▶ [WORK TO BE COMPLETED]: Copy out the items below verbatim, starting at the line with "In the depicted" and ending at the line with "[295,52] → [242,217] → [269,433] → [158,248]", both included.

>> Start SUPPLIED RECORDS

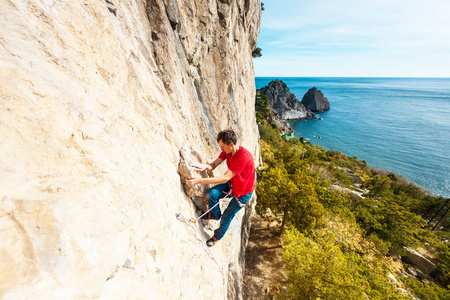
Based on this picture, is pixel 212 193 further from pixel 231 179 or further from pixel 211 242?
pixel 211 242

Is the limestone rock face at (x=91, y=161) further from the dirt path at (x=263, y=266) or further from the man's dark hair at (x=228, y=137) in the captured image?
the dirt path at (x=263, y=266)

>> End SUPPLIED RECORDS
>> Start SUPPLIED RECORDS

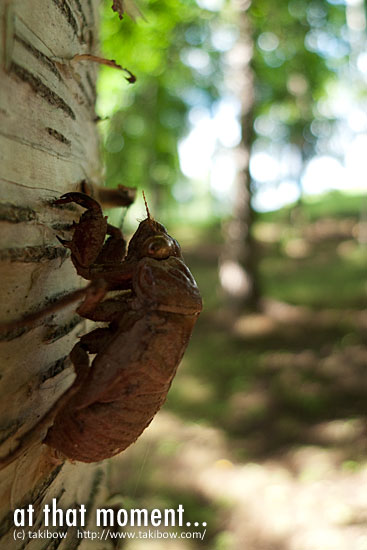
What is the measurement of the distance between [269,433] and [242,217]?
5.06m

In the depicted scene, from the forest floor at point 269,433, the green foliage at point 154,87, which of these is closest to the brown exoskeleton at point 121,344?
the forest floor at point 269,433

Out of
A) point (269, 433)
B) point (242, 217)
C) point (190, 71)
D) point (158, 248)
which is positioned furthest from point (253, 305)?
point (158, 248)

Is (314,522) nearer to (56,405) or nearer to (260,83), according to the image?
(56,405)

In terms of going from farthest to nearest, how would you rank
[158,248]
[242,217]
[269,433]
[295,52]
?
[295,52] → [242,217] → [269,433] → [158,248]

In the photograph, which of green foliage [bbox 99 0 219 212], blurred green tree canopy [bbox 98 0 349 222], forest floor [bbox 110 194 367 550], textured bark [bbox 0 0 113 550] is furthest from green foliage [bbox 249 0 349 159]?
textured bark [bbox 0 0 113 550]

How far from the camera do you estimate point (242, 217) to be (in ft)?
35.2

>> End SUPPLIED RECORDS
>> Start SUPPLIED RECORDS

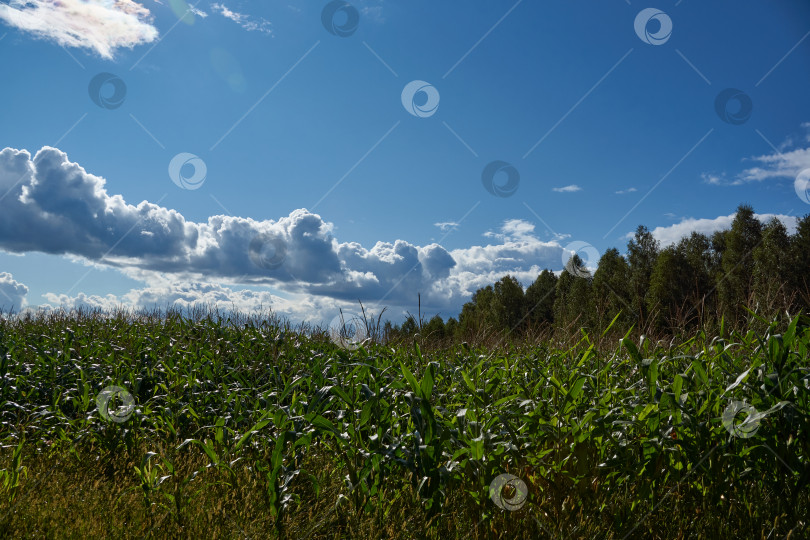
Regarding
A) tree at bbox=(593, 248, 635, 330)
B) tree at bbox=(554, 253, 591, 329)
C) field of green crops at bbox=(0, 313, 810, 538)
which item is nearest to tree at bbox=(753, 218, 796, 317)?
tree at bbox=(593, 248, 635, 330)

>> End SUPPLIED RECORDS

▶ [REPLY]:
In the depicted scene, from the forest floor at point 269,433, the green foliage at point 154,87, which of these is closest to the brown exoskeleton at point 121,344?
the forest floor at point 269,433

Out of
A) point (269, 433)
B) point (242, 217)
C) point (190, 71)
D) point (158, 248)
which is positioned furthest from point (253, 305)?
point (158, 248)

Is (314,522) nearer to (56,405) or nearer to (260,83), according to the image?
(56,405)

In terms of going from farthest to nearest, how would you rank
[158,248]
[242,217]
[269,433]
[295,52]
?
[295,52] → [242,217] → [269,433] → [158,248]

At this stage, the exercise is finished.